Dataset entries start

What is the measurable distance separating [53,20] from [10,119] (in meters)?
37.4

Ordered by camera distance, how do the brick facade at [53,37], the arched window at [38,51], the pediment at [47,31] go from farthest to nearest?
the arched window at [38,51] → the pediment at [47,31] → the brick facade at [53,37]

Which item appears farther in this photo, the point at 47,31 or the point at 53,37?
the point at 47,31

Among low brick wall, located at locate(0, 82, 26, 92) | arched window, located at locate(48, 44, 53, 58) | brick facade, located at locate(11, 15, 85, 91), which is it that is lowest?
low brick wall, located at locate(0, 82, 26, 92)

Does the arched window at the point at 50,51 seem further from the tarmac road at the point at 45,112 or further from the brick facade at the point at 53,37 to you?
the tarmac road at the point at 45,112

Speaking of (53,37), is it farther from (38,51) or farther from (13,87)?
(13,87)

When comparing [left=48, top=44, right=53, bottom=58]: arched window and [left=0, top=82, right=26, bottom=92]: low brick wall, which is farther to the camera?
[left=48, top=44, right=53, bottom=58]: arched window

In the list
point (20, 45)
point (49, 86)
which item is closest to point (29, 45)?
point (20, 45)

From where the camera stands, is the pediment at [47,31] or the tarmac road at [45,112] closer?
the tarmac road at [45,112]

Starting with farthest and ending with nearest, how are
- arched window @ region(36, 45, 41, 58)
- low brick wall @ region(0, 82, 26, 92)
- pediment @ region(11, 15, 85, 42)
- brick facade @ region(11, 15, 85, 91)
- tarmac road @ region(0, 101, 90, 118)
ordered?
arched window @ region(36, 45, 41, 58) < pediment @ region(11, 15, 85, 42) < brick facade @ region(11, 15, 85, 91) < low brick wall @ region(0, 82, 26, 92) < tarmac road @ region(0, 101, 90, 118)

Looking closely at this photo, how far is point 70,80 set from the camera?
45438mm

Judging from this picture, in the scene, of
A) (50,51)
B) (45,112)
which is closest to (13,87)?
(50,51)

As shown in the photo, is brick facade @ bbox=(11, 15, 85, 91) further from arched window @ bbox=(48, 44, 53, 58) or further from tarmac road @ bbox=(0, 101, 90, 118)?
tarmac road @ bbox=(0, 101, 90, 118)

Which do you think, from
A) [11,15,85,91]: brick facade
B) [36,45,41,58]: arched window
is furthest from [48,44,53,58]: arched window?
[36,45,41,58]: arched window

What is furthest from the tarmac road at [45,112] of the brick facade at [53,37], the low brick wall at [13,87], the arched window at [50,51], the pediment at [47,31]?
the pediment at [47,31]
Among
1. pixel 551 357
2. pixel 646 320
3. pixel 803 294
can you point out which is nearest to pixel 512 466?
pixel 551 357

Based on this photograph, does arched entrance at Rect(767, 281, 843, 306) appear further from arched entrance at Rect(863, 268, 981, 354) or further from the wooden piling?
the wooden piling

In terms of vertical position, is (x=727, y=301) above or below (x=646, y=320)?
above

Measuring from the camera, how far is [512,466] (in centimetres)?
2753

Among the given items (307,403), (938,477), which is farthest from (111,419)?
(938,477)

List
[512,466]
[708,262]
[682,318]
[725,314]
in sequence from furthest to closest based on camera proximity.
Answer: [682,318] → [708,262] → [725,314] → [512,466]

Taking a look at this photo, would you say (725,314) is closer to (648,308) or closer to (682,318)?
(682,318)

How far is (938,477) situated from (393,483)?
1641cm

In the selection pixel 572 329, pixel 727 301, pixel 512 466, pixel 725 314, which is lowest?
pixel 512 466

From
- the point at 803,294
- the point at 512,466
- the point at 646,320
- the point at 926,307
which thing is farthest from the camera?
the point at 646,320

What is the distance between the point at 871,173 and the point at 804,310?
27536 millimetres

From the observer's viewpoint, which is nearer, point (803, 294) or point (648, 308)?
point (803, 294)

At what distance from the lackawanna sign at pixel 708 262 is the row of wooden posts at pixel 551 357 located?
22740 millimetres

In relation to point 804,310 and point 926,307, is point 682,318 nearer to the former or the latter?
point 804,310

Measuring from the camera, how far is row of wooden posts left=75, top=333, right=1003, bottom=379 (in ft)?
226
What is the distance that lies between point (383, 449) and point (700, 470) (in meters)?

Dataset entries end

Write out the rows word for word, from the very beginning through the line that contains "arched window @ region(36, 45, 41, 58) <", including that line.

Final answer:
What is the measurable distance separating [53,20] from [10,119] (in meters)?
37.4

Ordered by camera distance, how do the brick facade at [53,37], the arched window at [38,51], the pediment at [47,31] go from farthest to nearest?
the arched window at [38,51] → the pediment at [47,31] → the brick facade at [53,37]

Which item appears farther in this photo, the point at 47,31 or the point at 53,37?
the point at 47,31

Among low brick wall, located at locate(0, 82, 26, 92) | arched window, located at locate(48, 44, 53, 58) | brick facade, located at locate(11, 15, 85, 91), which is it that is lowest?
low brick wall, located at locate(0, 82, 26, 92)

Does the arched window at the point at 50,51 seem further from the tarmac road at the point at 45,112 or further from the brick facade at the point at 53,37 to you?
the tarmac road at the point at 45,112

Speaking of (53,37), is it farther from (38,51) or farther from (13,87)?
(13,87)

When comparing [left=48, top=44, right=53, bottom=58]: arched window and [left=0, top=82, right=26, bottom=92]: low brick wall, which is farther to the camera?
[left=48, top=44, right=53, bottom=58]: arched window

In the list
point (20, 45)
point (49, 86)
which item is closest to point (29, 45)?
point (20, 45)

From where the camera stands, is the pediment at [47,31] or the tarmac road at [45,112] closer?
the tarmac road at [45,112]

Starting with farthest and ending with nearest, how are
- arched window @ region(36, 45, 41, 58)
- low brick wall @ region(0, 82, 26, 92)
- pediment @ region(11, 15, 85, 42)
- brick facade @ region(11, 15, 85, 91)
- tarmac road @ region(0, 101, 90, 118)
ordered?
arched window @ region(36, 45, 41, 58) < pediment @ region(11, 15, 85, 42) < brick facade @ region(11, 15, 85, 91) < low brick wall @ region(0, 82, 26, 92) < tarmac road @ region(0, 101, 90, 118)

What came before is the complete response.